The energy sector is central to the fight against climate change, having contributed almost three-quarters of the emissions responsible for the increase in global average temperatures of 1.1C since the pre-industrial age, the report says.
Although lockdowns in the first half of 2020 depressed demand for coal, by the fourth quarter of the year, the economic recovery in some nations meant coal consumption grew 3.5% above the level for 2019 contributing to a resurgence in CO2 emissions. The trend continues in 2021.
“For all the advances being made by renewables and electric mobility, 2021 is seeing a large rebound in coal and oil use. Largely for this reason, it is also seeing the second-largest annual increase in CO2 emissions in history,” says the IEA.
A clear signal needed from governments
Speaking at the report launch, IEA Executive Director, Dr Fatih Birol, said: “The world’s hugely encouraging clean energy momentum is running up against the stubborn incumbency of fossil fuels in our energy systems.”
The focus was now on the COP26 climate summit in Glasgow in November, he added. “Governments need to resolve this at COP26 by giving a clear and unmistakable signal that they are committed to rapidly scaling up the clean and resilient technologies of the future.
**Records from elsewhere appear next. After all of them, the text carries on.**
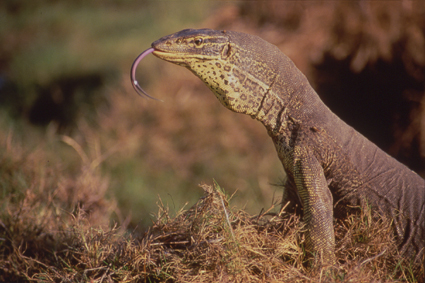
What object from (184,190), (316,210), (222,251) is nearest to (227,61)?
(316,210)

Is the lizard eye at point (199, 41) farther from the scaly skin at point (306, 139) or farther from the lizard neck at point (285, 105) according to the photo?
the lizard neck at point (285, 105)

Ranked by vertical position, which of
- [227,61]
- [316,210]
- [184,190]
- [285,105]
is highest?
[227,61]

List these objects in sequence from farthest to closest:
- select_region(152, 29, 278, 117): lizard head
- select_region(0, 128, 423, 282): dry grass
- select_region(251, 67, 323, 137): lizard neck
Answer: select_region(251, 67, 323, 137): lizard neck, select_region(152, 29, 278, 117): lizard head, select_region(0, 128, 423, 282): dry grass

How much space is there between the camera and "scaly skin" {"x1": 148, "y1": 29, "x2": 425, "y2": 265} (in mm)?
3186

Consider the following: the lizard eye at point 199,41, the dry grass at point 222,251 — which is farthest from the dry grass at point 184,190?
the lizard eye at point 199,41

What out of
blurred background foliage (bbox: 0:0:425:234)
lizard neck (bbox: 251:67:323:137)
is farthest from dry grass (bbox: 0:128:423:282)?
lizard neck (bbox: 251:67:323:137)

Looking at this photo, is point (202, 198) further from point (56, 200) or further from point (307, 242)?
point (56, 200)

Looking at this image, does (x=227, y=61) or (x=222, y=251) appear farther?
(x=227, y=61)

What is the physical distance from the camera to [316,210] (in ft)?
10.4

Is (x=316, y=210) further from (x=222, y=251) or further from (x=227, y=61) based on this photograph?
(x=227, y=61)

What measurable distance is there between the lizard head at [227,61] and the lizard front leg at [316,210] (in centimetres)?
61

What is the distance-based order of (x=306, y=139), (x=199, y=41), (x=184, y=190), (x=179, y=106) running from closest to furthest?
(x=199, y=41)
(x=306, y=139)
(x=184, y=190)
(x=179, y=106)

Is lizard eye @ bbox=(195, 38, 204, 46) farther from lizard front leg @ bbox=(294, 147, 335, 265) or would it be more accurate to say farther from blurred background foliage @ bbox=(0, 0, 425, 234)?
blurred background foliage @ bbox=(0, 0, 425, 234)

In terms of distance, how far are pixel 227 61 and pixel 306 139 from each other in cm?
84
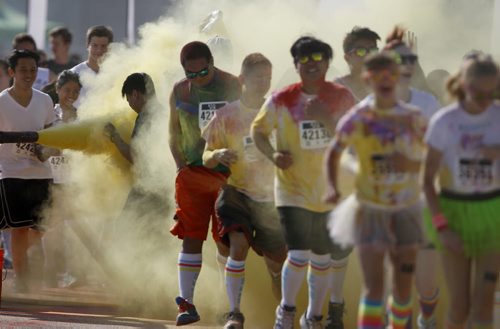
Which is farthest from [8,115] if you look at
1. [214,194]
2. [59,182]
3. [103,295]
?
[214,194]

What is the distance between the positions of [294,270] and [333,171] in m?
1.73

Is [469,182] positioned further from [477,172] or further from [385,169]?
[385,169]

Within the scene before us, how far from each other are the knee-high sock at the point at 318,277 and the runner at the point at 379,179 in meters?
1.55

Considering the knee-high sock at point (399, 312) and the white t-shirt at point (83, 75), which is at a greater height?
the white t-shirt at point (83, 75)

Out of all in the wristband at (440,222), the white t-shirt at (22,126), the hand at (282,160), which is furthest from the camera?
the white t-shirt at (22,126)

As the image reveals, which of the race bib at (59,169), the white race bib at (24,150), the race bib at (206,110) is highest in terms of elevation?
the race bib at (206,110)

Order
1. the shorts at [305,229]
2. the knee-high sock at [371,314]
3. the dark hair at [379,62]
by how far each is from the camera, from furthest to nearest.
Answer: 1. the shorts at [305,229]
2. the knee-high sock at [371,314]
3. the dark hair at [379,62]

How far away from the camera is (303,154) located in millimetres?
8875

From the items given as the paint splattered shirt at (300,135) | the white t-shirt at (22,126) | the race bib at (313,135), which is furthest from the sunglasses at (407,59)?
the white t-shirt at (22,126)

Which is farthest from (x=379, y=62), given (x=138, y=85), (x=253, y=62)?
(x=138, y=85)

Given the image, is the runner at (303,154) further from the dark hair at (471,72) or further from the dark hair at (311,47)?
the dark hair at (471,72)

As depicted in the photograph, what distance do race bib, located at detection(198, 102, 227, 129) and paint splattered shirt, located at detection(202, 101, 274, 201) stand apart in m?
0.26

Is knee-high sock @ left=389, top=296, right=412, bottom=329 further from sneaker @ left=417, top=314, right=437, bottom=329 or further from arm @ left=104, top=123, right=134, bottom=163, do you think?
arm @ left=104, top=123, right=134, bottom=163

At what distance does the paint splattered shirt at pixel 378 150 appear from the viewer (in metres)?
7.46
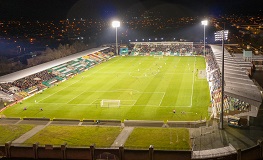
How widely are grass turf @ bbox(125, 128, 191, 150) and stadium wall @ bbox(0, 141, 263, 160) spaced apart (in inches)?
Result: 104

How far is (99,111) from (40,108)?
747 centimetres

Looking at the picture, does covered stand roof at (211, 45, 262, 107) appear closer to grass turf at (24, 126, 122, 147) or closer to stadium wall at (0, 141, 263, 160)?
stadium wall at (0, 141, 263, 160)

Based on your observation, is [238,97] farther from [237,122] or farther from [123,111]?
[123,111]

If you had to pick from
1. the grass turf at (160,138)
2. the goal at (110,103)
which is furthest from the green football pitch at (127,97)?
the grass turf at (160,138)

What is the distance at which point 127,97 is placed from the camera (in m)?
42.2

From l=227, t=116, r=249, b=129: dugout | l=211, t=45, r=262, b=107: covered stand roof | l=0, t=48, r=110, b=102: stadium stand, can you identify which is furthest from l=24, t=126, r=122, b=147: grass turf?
l=0, t=48, r=110, b=102: stadium stand

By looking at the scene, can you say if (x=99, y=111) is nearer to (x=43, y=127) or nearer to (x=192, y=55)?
(x=43, y=127)

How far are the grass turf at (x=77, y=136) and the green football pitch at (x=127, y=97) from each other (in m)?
4.02

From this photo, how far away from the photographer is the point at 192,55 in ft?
283

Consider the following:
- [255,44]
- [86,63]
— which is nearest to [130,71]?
[86,63]

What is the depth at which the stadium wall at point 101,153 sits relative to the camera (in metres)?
21.7

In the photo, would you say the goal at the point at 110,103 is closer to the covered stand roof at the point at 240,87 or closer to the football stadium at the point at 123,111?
the football stadium at the point at 123,111

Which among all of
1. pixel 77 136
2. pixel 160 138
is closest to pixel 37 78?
pixel 77 136

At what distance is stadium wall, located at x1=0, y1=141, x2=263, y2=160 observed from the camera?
21.7 metres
Calling for a boost to investment in clean energy, he added, “this needs to happen quickly”. Two-fifths of the emission cuts needed to get to net zero would come from measures which can pay for themselves – by improving efficiency or using wind or solar where it is the cheapest energy source – he said.
The World Economic Forum warned that the transition to clean energy must be rooted in economic, political and social practices, including changes to the way we live, work, produce and consume materials if we are to make progress irreversible.